* **REQUIRED TASK**:
Please locate and copy each line of the records below that contains the string "stucco". Letter case counts.

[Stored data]
-- begin --

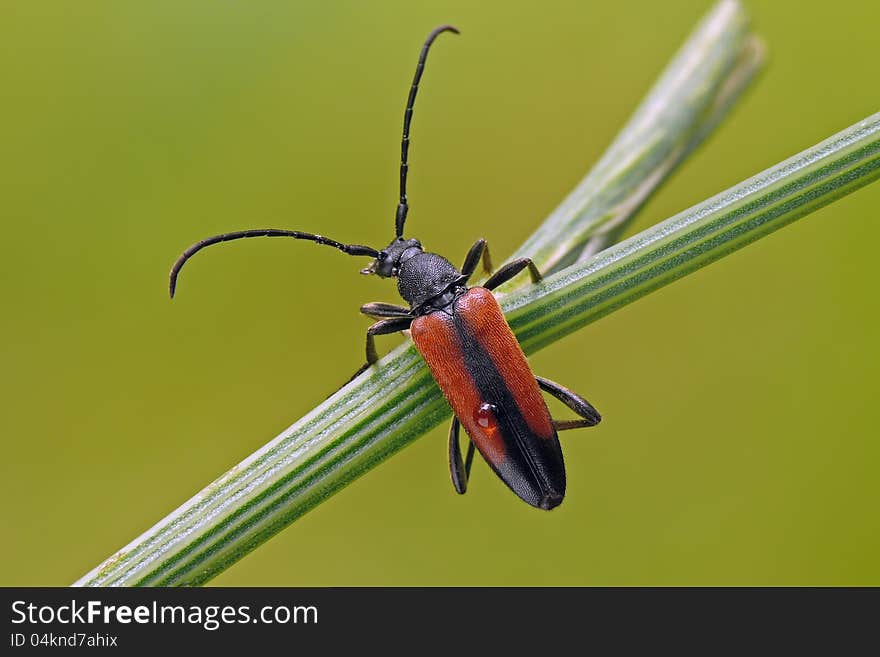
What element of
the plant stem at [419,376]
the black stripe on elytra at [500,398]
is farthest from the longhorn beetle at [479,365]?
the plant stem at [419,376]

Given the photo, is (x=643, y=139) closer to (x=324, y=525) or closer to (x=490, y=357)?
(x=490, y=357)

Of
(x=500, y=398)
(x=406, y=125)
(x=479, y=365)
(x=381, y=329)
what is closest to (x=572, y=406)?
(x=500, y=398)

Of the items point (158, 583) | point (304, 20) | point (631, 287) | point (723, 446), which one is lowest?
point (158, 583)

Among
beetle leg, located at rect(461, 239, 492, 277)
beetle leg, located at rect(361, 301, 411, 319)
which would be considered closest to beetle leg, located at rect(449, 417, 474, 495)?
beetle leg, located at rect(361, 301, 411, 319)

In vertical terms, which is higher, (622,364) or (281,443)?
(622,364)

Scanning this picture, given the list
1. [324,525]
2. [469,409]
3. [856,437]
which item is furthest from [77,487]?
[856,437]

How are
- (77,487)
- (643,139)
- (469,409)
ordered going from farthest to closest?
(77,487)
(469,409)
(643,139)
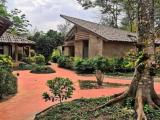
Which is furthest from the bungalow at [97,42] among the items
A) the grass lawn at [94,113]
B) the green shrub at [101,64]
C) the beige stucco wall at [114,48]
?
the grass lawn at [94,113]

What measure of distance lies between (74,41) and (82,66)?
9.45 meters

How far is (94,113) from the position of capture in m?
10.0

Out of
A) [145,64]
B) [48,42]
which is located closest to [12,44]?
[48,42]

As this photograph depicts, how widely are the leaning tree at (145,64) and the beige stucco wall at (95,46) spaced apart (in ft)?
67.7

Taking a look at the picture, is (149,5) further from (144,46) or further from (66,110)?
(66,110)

-- end --
-- begin --

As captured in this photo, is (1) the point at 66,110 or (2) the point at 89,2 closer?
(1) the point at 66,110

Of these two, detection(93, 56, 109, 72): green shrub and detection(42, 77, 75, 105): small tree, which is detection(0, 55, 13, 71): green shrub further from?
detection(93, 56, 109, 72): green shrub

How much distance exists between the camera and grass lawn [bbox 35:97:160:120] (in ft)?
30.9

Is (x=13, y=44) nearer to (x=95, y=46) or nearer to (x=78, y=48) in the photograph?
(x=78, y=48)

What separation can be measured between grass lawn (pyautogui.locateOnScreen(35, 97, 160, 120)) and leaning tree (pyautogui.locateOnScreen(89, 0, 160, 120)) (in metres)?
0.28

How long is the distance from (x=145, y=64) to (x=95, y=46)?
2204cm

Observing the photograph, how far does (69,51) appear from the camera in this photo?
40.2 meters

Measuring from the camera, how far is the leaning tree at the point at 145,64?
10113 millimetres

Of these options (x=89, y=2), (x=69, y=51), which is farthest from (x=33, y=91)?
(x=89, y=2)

-- end --
-- begin --

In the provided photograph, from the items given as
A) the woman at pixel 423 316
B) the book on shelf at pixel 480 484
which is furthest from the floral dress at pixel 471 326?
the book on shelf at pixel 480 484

-- end --

* **COMPLETE RESPONSE**:
C) the beige stucco wall at [114,48]
As this photograph depicts, how widely are the leaning tree at (145,64) and the beige stucco wall at (95,46) spaced apart (in ft)?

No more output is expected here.